** EXERCISE **
Beneath this instruction is a block of data; output from it exactly the lines that run from the one containing "Swiss Food Restaurant" through the one containing "Fairlie Woodfuels Kiln", inclusive.

** WORKING DATA **
◇ ◇ ◇ ◇ ◇ ◇ ◇
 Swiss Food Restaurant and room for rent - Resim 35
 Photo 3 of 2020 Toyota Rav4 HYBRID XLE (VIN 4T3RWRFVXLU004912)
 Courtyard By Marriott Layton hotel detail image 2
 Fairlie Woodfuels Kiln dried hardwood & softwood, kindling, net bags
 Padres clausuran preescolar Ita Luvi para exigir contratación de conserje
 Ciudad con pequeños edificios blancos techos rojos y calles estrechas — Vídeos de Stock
◇ ◇ ◇ ◇ ◇ ◇ ◇
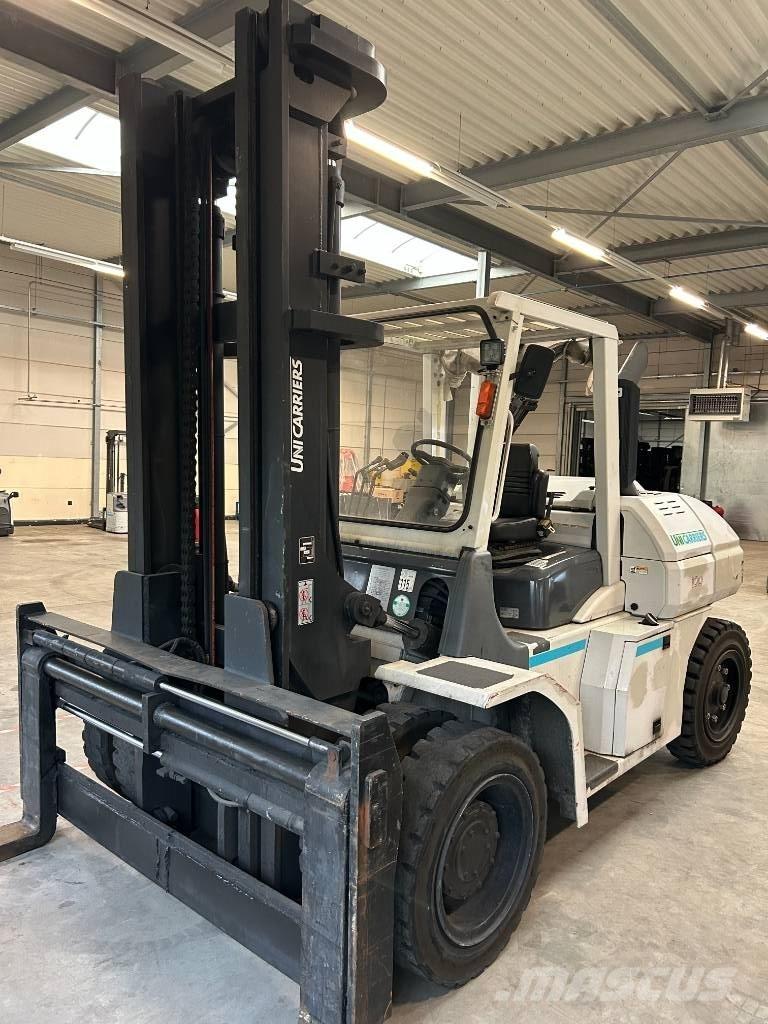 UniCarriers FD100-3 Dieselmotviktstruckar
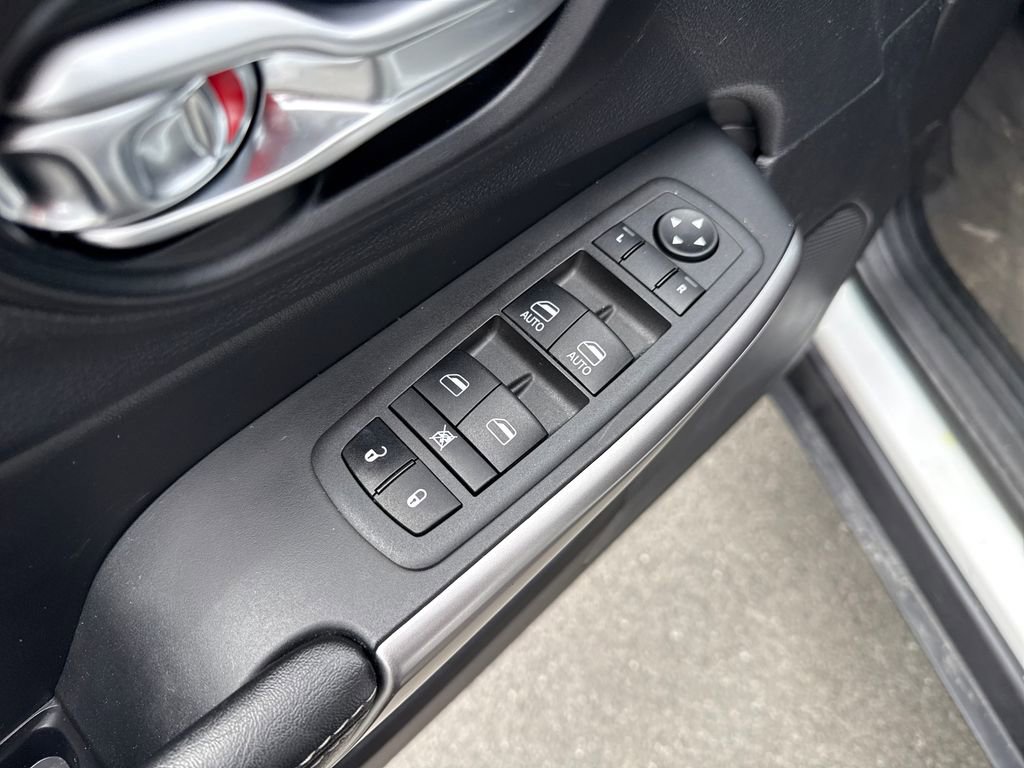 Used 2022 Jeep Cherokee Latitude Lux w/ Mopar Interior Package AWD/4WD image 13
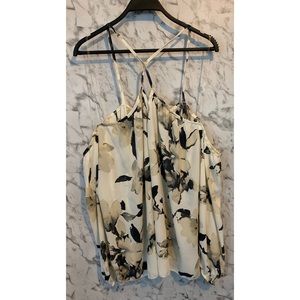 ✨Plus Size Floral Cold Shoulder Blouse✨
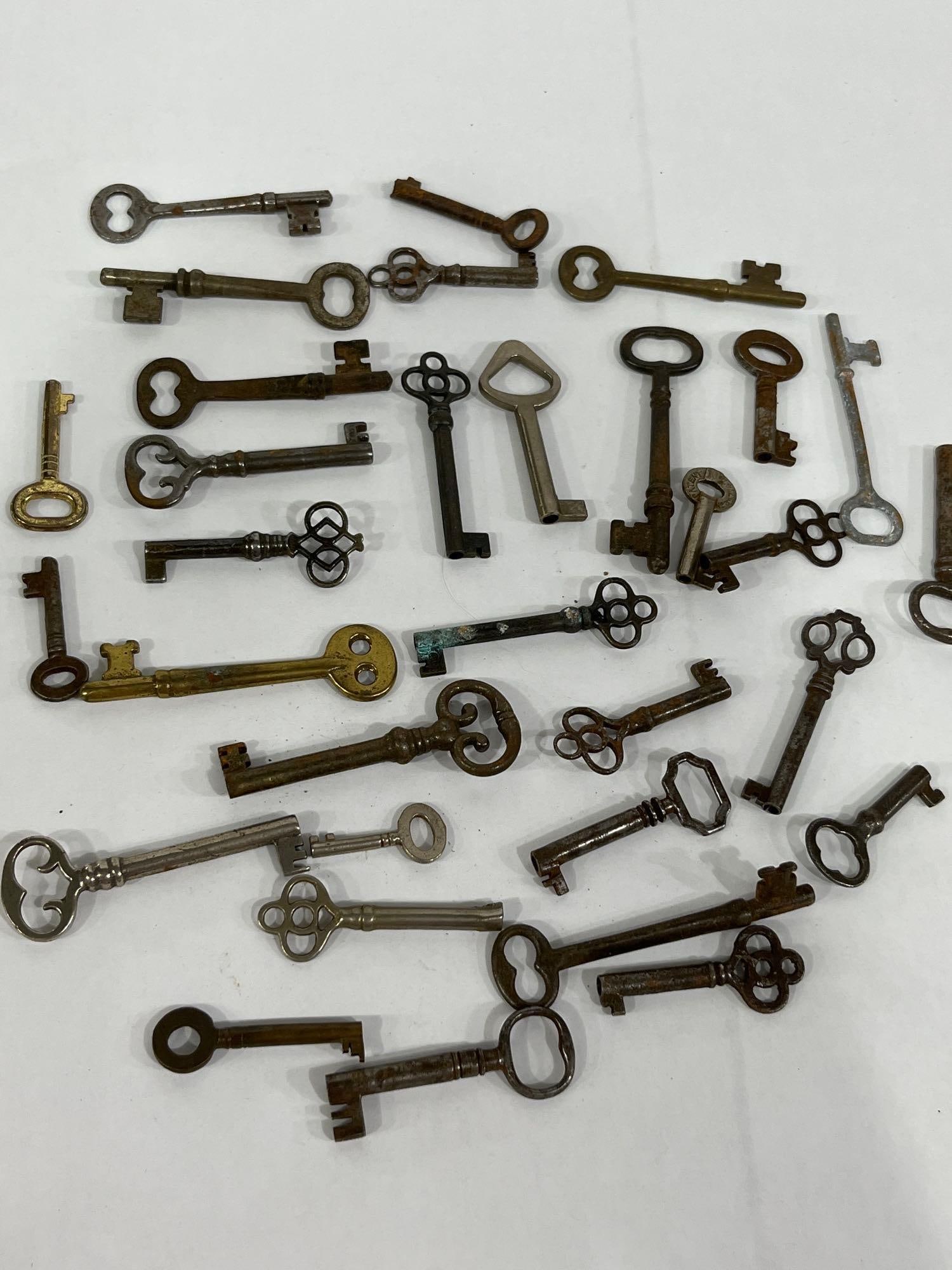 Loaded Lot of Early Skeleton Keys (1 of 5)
◇ ◇ ◇ ◇ ◇ ◇ ◇
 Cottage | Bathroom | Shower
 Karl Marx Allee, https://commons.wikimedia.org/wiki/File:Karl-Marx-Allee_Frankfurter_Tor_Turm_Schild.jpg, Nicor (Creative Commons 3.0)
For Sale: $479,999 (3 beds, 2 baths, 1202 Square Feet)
◇ ◇ ◇ ◇ ◇ ◇ ◇
** RESULT OF THE TASK **
 Swiss Food Restaurant and room for rent - Resim 35
 Photo 3 of 2020 Toyota Rav4 HYBRID XLE (VIN 4T3RWRFVXLU004912)
 Courtyard By Marriott Layton hotel detail image 2
 Fairlie Woodfuels Kiln dried hardwood & softwood, kindling, net bags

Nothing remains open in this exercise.